Start
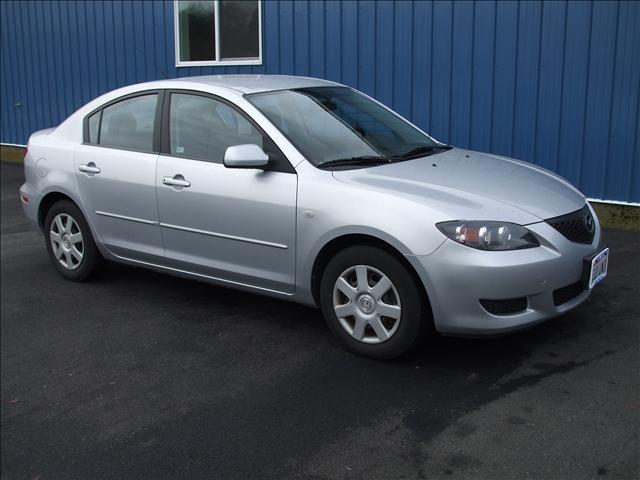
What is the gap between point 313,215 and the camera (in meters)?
4.35

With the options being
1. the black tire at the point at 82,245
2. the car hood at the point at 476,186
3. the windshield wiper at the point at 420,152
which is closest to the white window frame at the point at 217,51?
the black tire at the point at 82,245

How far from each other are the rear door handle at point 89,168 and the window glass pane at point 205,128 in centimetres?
75

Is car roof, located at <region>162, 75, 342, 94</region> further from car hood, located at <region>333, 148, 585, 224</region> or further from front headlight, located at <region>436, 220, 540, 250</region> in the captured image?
front headlight, located at <region>436, 220, 540, 250</region>

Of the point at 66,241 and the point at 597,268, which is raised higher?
the point at 597,268

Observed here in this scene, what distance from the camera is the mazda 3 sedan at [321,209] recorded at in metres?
3.95

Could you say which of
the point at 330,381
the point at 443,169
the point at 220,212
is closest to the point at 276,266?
the point at 220,212

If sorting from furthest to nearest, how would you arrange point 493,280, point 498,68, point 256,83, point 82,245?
1. point 498,68
2. point 82,245
3. point 256,83
4. point 493,280

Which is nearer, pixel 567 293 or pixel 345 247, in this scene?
pixel 567 293

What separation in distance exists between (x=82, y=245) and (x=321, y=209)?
2505 millimetres

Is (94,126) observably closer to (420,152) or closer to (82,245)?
(82,245)

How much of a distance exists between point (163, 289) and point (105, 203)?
843 mm

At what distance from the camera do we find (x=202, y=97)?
202 inches

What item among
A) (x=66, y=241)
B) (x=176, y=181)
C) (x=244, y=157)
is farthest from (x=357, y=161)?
(x=66, y=241)

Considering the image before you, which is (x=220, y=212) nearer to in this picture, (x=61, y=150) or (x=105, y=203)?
(x=105, y=203)
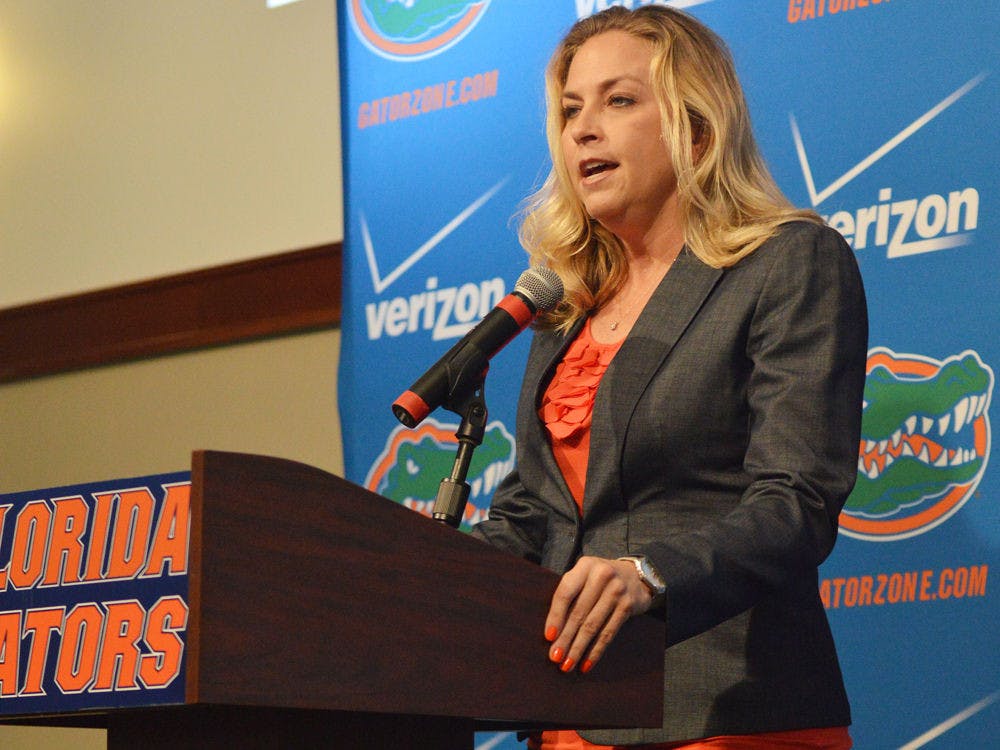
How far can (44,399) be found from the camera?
4195 mm

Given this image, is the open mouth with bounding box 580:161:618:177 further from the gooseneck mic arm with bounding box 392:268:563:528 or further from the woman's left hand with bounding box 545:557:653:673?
the woman's left hand with bounding box 545:557:653:673

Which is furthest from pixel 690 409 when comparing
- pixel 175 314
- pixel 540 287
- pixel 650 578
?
pixel 175 314

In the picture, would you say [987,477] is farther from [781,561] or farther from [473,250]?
[473,250]

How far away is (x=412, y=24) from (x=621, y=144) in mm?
1650

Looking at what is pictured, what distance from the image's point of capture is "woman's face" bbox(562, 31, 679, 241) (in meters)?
1.88

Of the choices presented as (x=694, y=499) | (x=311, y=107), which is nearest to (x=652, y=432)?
(x=694, y=499)

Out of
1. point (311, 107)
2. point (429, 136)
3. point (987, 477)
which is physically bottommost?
point (987, 477)

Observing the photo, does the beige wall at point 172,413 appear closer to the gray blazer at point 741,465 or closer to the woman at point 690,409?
the woman at point 690,409

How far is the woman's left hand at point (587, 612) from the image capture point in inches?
49.3

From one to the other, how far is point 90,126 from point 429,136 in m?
1.22

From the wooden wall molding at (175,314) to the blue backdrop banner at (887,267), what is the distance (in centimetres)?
49

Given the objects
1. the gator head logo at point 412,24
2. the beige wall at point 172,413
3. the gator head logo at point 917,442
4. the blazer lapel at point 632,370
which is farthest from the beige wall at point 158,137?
the blazer lapel at point 632,370

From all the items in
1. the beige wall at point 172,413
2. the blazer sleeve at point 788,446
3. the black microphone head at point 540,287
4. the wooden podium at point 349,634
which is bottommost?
the wooden podium at point 349,634

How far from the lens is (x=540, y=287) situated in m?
1.71
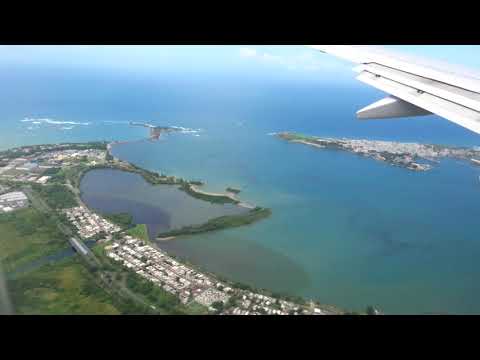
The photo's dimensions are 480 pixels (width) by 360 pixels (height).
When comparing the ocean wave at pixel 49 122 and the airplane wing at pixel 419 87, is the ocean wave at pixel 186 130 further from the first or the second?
the airplane wing at pixel 419 87

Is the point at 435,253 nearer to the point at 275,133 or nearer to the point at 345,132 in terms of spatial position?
the point at 275,133

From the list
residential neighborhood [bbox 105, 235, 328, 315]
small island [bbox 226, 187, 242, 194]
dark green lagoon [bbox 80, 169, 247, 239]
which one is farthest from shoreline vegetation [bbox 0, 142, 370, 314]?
small island [bbox 226, 187, 242, 194]

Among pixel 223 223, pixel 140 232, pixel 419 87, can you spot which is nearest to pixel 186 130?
pixel 223 223

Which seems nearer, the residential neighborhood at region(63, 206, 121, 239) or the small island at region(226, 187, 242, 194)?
the residential neighborhood at region(63, 206, 121, 239)

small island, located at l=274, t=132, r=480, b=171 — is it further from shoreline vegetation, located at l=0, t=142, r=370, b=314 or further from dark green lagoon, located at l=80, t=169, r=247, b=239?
dark green lagoon, located at l=80, t=169, r=247, b=239

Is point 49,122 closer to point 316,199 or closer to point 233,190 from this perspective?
point 233,190

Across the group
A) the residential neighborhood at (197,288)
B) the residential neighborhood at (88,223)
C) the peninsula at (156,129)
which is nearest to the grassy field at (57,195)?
the residential neighborhood at (88,223)

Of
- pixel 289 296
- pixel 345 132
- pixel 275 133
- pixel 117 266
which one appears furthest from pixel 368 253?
pixel 345 132
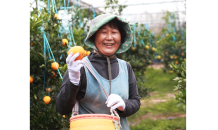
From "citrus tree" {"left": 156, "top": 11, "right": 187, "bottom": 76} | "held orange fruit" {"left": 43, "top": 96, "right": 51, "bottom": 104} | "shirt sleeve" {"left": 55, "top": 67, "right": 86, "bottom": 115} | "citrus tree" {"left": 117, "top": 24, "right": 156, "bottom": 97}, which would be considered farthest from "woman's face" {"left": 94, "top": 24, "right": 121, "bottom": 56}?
"citrus tree" {"left": 156, "top": 11, "right": 187, "bottom": 76}

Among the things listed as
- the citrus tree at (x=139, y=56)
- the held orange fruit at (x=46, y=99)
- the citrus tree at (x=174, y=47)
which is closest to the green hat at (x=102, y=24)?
the held orange fruit at (x=46, y=99)

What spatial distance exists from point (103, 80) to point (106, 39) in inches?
9.8

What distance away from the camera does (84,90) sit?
1205 millimetres

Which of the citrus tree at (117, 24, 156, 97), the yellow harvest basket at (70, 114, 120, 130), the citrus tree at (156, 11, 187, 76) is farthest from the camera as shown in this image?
the citrus tree at (156, 11, 187, 76)

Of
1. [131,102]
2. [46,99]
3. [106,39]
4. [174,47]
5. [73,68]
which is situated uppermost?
[174,47]

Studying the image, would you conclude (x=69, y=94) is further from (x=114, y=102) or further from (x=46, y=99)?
(x=46, y=99)

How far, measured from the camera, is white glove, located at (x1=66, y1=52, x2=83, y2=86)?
3.49 feet

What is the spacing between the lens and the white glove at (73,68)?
106 centimetres

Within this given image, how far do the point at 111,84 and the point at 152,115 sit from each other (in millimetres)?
3396

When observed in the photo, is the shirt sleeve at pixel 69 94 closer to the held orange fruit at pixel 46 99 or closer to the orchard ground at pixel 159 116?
the held orange fruit at pixel 46 99

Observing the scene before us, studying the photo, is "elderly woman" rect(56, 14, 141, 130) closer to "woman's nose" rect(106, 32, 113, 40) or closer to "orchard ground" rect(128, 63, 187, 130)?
"woman's nose" rect(106, 32, 113, 40)

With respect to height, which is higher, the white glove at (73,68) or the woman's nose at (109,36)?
the woman's nose at (109,36)

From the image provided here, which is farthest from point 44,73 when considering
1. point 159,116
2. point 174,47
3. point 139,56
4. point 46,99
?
point 174,47

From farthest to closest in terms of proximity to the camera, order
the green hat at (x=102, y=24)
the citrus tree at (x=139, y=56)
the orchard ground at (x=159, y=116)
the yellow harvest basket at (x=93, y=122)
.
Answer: the citrus tree at (x=139, y=56), the orchard ground at (x=159, y=116), the green hat at (x=102, y=24), the yellow harvest basket at (x=93, y=122)
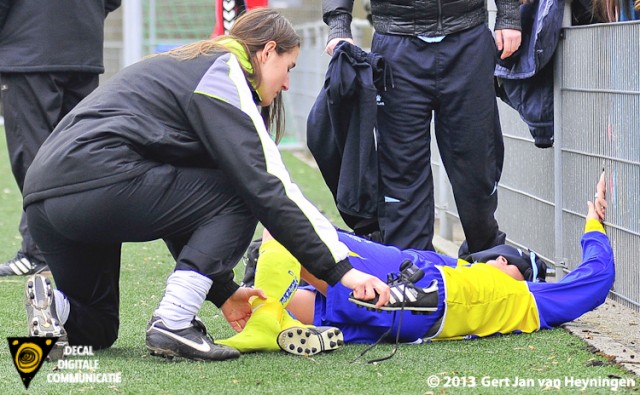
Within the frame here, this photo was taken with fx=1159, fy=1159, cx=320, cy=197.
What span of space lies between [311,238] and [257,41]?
0.73 m

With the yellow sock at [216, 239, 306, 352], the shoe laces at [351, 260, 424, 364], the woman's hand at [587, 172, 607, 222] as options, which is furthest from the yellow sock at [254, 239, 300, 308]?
the woman's hand at [587, 172, 607, 222]

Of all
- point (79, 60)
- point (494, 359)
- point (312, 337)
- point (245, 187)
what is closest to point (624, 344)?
point (494, 359)

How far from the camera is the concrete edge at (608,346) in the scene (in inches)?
150

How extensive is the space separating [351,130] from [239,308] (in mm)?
1301

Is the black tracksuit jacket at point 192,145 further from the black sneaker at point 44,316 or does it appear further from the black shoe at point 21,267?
the black shoe at point 21,267

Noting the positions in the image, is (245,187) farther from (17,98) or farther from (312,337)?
(17,98)

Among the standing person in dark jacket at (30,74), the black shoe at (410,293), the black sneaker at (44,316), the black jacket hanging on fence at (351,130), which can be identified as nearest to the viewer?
the black sneaker at (44,316)

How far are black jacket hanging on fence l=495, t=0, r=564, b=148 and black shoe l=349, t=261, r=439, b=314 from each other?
150 cm

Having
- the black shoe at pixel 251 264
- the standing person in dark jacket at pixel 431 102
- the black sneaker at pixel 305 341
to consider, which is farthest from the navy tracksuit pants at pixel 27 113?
the black sneaker at pixel 305 341

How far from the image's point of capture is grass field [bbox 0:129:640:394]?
138 inches

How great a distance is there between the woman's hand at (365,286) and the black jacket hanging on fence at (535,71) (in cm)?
197

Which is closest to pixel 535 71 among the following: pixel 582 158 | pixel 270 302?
pixel 582 158
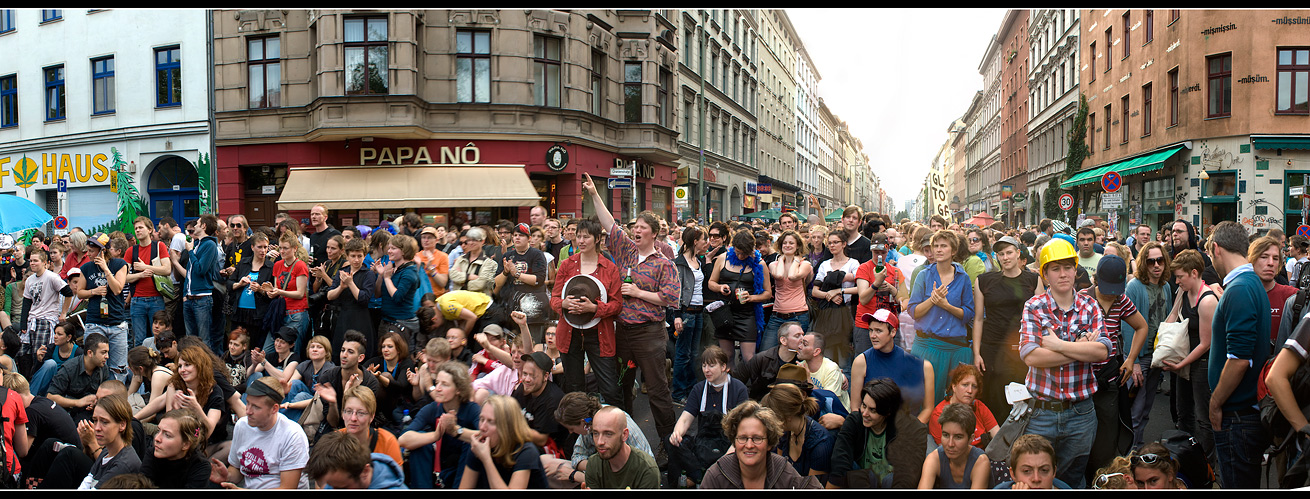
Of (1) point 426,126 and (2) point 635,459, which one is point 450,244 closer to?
(2) point 635,459

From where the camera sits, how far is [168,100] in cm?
2125

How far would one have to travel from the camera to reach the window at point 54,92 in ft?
75.8

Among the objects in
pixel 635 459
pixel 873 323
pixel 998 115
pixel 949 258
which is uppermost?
pixel 998 115

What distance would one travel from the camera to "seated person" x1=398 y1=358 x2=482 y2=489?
4934 mm

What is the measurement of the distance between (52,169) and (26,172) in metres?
1.63

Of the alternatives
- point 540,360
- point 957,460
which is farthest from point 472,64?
point 957,460

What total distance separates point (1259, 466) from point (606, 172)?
19.7 metres

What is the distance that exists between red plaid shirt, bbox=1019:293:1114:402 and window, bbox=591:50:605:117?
732 inches

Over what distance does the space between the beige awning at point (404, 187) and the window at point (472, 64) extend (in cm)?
194

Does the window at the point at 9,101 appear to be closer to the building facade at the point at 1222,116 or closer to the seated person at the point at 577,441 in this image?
the seated person at the point at 577,441

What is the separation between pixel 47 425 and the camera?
5.27 meters

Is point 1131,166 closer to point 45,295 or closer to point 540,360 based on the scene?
point 540,360
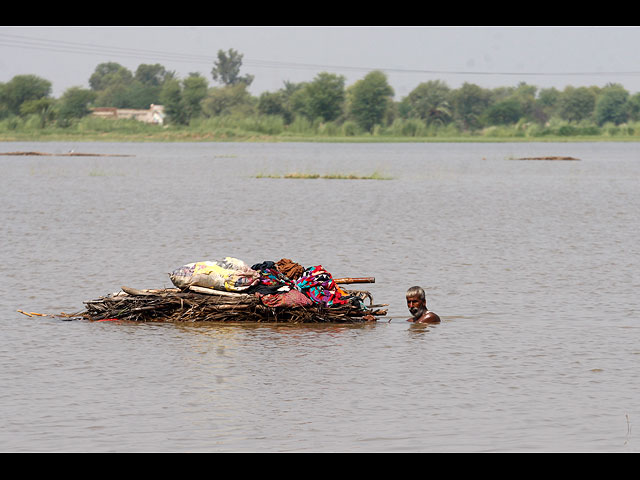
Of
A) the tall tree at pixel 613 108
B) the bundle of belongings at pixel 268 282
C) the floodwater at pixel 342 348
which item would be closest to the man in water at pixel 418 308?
the floodwater at pixel 342 348

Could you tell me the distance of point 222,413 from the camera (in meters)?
11.2

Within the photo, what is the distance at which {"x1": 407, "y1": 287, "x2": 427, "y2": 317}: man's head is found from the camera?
16484 millimetres

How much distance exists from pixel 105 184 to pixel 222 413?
1825 inches

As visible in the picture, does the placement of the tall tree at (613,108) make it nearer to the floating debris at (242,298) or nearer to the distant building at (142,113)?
the distant building at (142,113)

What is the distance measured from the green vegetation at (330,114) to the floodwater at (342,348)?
111 meters

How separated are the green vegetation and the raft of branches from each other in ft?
404

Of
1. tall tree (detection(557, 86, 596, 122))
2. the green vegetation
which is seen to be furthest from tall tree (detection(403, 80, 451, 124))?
tall tree (detection(557, 86, 596, 122))

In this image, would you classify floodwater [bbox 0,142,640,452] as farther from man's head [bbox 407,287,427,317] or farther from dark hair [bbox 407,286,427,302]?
dark hair [bbox 407,286,427,302]

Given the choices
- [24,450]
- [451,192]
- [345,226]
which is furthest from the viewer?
[451,192]

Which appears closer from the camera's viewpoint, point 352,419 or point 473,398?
point 352,419

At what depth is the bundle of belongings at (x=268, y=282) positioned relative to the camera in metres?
15.9

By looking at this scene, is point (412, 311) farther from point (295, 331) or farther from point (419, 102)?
point (419, 102)

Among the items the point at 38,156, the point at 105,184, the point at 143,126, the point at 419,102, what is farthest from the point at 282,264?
the point at 419,102

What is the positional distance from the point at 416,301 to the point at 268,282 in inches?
92.7
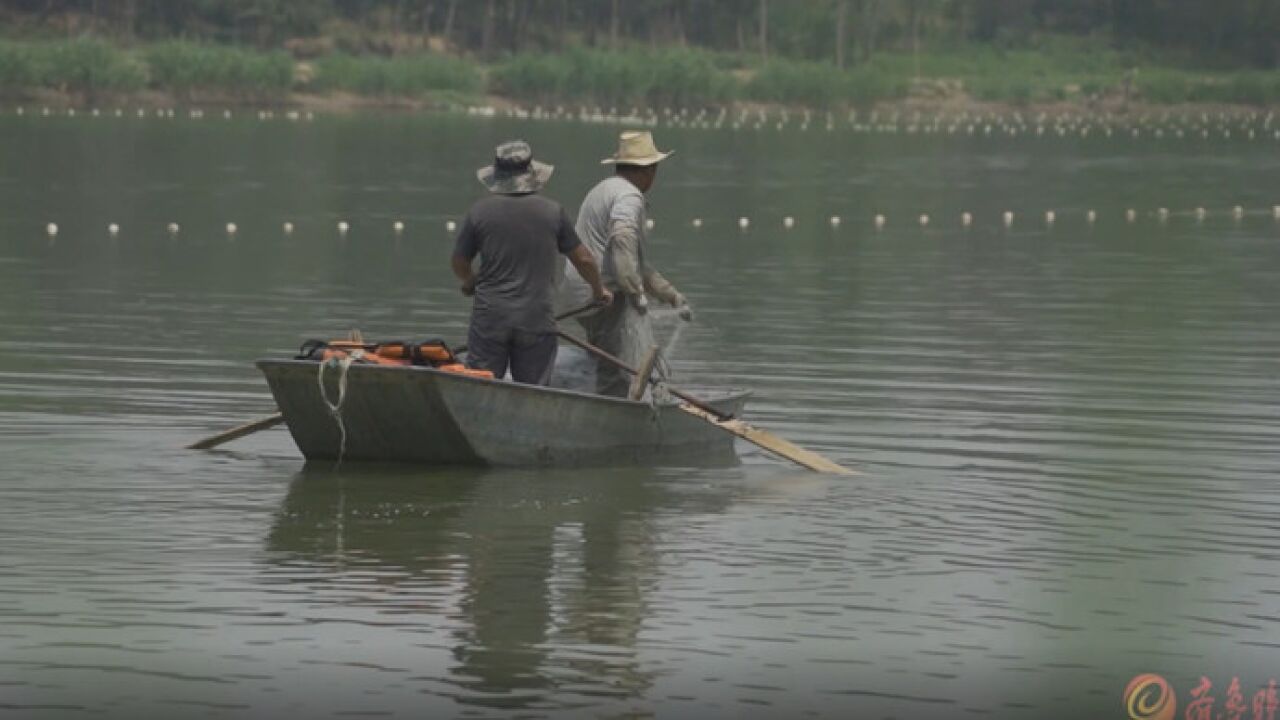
End
**Problem to solve:** Count the lines of the listing that contain the string "separation", matching case exactly. Give only the number.

**Response to the task:** 2